Now I understand how David Letterman must have suffered. It’s like an unexpected punch in the stomach. It’s difficult to even breathe, and I just sit here in absolute disbelief wondering what I ever did to deserve this.
In the hopeful early morning hours of October 24, I reached out to someone whose very life is one neverending outreach. I asked Oprah Winfrey to be my MySpace friend. For years and years she has warmed the cathode rays of my 25-inch Phillips, and I guess I was hoping for the same in the pixels of my Mac.
Besides, I figured, we have a few things in common.

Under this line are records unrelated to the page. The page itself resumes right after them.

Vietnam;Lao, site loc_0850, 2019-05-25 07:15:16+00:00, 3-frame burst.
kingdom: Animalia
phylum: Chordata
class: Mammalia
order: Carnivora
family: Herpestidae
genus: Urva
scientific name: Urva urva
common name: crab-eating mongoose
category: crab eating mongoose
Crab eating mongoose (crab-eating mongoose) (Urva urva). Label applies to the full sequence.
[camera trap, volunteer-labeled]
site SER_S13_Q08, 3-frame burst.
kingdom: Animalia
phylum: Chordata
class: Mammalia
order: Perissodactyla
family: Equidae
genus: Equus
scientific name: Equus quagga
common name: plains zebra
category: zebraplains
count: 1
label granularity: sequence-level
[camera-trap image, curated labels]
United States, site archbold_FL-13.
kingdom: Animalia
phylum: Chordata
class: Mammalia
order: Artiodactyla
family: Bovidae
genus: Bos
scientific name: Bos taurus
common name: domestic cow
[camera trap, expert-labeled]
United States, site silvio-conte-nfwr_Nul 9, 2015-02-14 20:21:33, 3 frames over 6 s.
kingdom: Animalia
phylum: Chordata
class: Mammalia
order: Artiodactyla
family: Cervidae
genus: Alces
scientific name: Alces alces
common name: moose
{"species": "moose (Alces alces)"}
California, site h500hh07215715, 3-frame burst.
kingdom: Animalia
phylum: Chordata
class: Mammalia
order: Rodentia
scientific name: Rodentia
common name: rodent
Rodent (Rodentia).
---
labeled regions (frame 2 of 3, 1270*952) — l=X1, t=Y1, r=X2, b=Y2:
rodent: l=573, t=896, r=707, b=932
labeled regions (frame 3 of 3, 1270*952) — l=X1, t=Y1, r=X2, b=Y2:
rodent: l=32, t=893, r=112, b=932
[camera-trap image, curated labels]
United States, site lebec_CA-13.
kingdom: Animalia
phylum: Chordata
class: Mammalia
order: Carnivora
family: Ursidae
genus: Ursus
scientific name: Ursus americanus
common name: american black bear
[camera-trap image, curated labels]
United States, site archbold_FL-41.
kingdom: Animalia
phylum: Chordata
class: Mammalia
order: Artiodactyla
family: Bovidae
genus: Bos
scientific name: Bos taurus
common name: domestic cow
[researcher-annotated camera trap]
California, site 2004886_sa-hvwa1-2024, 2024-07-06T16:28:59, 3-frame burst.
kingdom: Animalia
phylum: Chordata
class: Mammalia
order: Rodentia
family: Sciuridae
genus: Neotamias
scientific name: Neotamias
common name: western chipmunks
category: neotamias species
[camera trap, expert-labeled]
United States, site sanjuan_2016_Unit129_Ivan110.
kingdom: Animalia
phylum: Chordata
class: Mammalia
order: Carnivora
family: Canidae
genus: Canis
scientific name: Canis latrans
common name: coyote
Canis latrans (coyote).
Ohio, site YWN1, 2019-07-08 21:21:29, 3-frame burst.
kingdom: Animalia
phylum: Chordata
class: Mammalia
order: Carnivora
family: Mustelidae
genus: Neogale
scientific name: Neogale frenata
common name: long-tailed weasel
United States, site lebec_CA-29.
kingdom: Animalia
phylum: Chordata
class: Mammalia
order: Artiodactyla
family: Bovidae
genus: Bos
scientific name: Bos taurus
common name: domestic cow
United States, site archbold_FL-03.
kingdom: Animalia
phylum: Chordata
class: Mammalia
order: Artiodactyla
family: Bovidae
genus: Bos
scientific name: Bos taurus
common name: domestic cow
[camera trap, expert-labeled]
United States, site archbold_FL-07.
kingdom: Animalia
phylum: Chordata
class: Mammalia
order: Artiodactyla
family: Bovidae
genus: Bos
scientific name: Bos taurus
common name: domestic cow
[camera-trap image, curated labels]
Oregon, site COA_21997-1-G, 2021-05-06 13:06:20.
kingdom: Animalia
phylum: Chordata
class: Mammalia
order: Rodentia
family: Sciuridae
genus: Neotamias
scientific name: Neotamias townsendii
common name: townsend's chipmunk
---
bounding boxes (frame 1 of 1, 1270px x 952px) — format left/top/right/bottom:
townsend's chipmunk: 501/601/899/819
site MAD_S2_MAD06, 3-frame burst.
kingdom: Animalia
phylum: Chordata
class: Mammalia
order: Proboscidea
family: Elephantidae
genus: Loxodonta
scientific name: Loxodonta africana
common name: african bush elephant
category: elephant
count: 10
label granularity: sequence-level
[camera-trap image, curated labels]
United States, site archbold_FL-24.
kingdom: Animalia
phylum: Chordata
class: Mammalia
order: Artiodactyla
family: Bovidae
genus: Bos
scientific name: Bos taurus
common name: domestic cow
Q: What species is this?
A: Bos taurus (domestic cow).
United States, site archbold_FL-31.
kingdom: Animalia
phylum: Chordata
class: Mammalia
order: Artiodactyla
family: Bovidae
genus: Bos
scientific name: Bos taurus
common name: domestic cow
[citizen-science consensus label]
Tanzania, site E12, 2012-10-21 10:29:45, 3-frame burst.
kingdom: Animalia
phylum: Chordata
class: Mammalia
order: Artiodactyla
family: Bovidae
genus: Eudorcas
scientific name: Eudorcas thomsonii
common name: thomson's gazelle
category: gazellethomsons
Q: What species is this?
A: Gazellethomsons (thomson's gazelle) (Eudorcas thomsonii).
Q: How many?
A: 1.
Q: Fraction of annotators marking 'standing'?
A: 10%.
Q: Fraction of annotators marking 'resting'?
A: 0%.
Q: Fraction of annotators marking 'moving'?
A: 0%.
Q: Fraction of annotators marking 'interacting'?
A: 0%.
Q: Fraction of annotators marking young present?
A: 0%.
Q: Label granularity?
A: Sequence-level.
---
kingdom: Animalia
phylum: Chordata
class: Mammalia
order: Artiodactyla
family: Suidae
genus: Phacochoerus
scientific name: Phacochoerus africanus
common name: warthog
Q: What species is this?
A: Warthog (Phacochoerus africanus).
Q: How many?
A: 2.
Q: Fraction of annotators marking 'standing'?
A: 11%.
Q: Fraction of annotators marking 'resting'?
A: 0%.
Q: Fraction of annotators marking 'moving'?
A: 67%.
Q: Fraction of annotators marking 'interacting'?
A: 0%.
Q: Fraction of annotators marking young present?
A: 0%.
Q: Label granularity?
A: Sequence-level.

We both spent our grammar school years in the Milwaukee metropolitan area, we both now work for broadcasts that are based in Chicago, we both favor the positive over the negative, and we both enjoy Southern cooking. Her friend, Sen. Barack Obama, accepted my MySpace friendship immediately. Okay, so Oprah enjoyed Memoirs of a Geisha a little more than I did, but I did at least watch it on her recommendation.
Even without any mutual connections, I could think of no one less likely to reject me, except perhaps for Mr. Rogers, and now I’m nervous about asking him. At last count, Oprah Winfrey has twenty-three thousand, three hundred and ninety-nine MySpace friends. Did they all have to pass some rigorous screening gauntlet? Are they all so much better than me?
Still, Wednesday, October 24 passed without her nod, and then October 25 came and went. Now it’s been ten full days, and her silence is beginning to tear me apart.
It’s not as if she is simply too busy for MySpace, since her account shows a fresh login almost every day. Trust me, I check.
Ah, well. I guess I’ll give her a little while longer and then, if necessary, politely withdraw my request and try to cope with the pain somehow.

Martin D-28 Modern Deluxe
Perhaps Dr. Phil can help me. I don’t see him listed in Oprah’s Top 40. He looks like he could really use a friend, and my afternoons are wide open from now on.
Update: Oprah did accept my MySpace friendship after all on November 8, restoring my self-esteem to an acceptable level. Maybe next I can entice her into purchasing my favorite things.